- _Tasks to perform_:
1: In the thread on passing a template function as an argument, what does Answer 1 say a template function is instead of a function?
2: Switch "recipe" to "blueprint" and give the thread on passing a template function again from "As explained by" to "a little ugly.".

+++ Extract provided +++

10:47 $ clang --version
Apple LLVM version 8.1.0 (clang-802.0.42)
Target: x86_64-apple-darwin16.0.0
Thread model: posix
InstalledDir: /Library/Developer/CommandLineTools/usr/

If I "untemplate" dummysort , it works.

void dummysort(std::vector<int>::iterator begin_it, std::vector<int>::iterator end_it)

Question

Is there a way I can make it work generically, or, if not, can someone please give me a good explanation or thought experiment similar to this answer ?

Answer 1

As explained by nwp, a template function isn't a function; is only a recipe to construct a function.

So you can't pass the recipe

benchmark("bubblesort", dummysort, first);

but you can do it explicating the type an constructing a function from the recipe; I mean

benchmark("bubblesort", dummysort<std::vector<int>::iterator>, first);

Works but I find it a little ugly.

I propose you another solution: instead of a template function, construct a class (or struct) with a template operator() in it; something like

struct dummySort
 {
   template <typename FI>
   void operator() (FI begin_it, FI end_it)
    {
      ++begin_it;
      ++end_it; 
    }
 };

In this way you can call benchmark() passing an object of this type without explicating the type of the iterator: it's the call to operator inside of benchmark() that select the right type and construct the right operator.

The following is a full compiling example

#include <iostream>
#include <vector>

struct dummySort
 {
   template <typename FI>
   void operator() (FI begin_it, FI end_it)
    { ++begin_it; ++end_it; }
 };

template <typename SortFunc>
void benchmark (char const * name, SortFunc sort_func, std::vector<int> v)
 {
   std::cout << name << std::endl;
   sort_func(v.begin(), v.end());
 }

int main()
 {
   std::vector<int> first = {3, 2, 1};

   benchmark("bubblesort", dummySort{}, first);
 }

Answer 2

There are a few ways around this problem.

1. You could explicitly specify the template arguments for dummysort or you could static_cast it to the appropriate function pointer type. This, to me, is a pretty bad solution as it locks into a specific overload choice rather than relying on the language's overload rules. If you change other arguments or types, you could get (best-case) broken code or (worst-case) code that works but does something unexpected

2. You could lift your function template to be a function object that has a call operator template:

    struct dummysort_t { template <typename ForwardIterator> void operator()(ForwardIterator begin_it, ForwardIterator end_it) const { /* ... */ } } constexpr dummysort{}; // in C++17, also mark inline 

   This allows you to just directly pass in dummysort to your function templates everywhere with the same expected behavior. The downsides to this solution are if you don't own dummysort , this is of course a non-starter, and if you use dummysort as a customization point, you need to do quite a bit more work to get this to have the expected behavior.

+++ Data entries +++

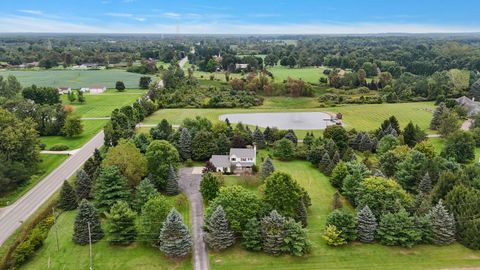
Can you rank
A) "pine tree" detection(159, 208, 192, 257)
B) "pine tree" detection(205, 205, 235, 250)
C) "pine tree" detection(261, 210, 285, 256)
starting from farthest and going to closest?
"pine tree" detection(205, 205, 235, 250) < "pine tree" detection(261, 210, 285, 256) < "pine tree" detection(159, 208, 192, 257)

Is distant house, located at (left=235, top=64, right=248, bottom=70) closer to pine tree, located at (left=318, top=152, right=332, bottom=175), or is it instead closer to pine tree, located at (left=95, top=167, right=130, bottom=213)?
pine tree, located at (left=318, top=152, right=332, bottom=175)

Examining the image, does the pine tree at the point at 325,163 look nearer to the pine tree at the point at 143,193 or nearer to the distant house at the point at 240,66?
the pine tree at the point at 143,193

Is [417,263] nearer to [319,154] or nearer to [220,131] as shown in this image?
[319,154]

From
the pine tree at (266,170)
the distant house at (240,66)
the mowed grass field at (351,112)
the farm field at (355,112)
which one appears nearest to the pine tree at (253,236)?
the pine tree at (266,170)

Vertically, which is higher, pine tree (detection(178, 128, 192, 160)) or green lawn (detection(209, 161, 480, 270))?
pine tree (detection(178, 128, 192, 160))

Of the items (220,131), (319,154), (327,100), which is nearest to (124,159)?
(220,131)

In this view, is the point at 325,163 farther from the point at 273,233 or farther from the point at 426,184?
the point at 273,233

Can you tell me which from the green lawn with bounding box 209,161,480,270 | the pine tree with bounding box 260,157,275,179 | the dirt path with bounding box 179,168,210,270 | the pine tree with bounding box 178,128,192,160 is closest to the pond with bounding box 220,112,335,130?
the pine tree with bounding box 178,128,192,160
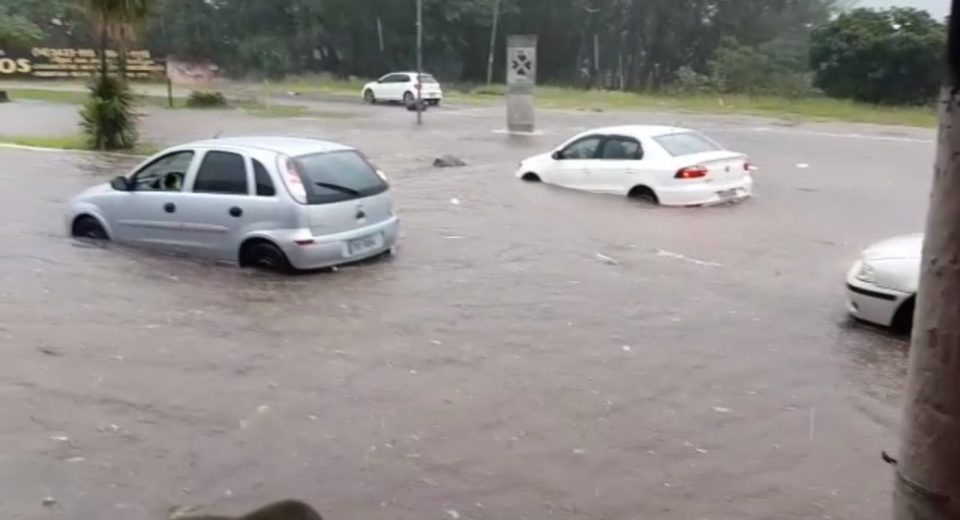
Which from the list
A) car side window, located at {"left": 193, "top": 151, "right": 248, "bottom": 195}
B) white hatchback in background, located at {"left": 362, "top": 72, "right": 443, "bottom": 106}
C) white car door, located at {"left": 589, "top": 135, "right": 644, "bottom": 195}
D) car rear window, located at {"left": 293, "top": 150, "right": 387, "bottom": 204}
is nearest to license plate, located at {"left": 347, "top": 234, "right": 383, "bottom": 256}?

+++

- _Responses by task_:
1: It is only a recipe to construct a function.

2:
As explained by nwp, a template function isn't a function; is only a blueprint to construct a function.

So you can't pass the blueprint

benchmark("bubblesort", dummysort, first);

but you can do it explicating the type an constructing a function from the blueprint; I mean

benchmark("bubblesort", dummysort<std::vector<int>::iterator>, first);

Works but I find it a little ugly.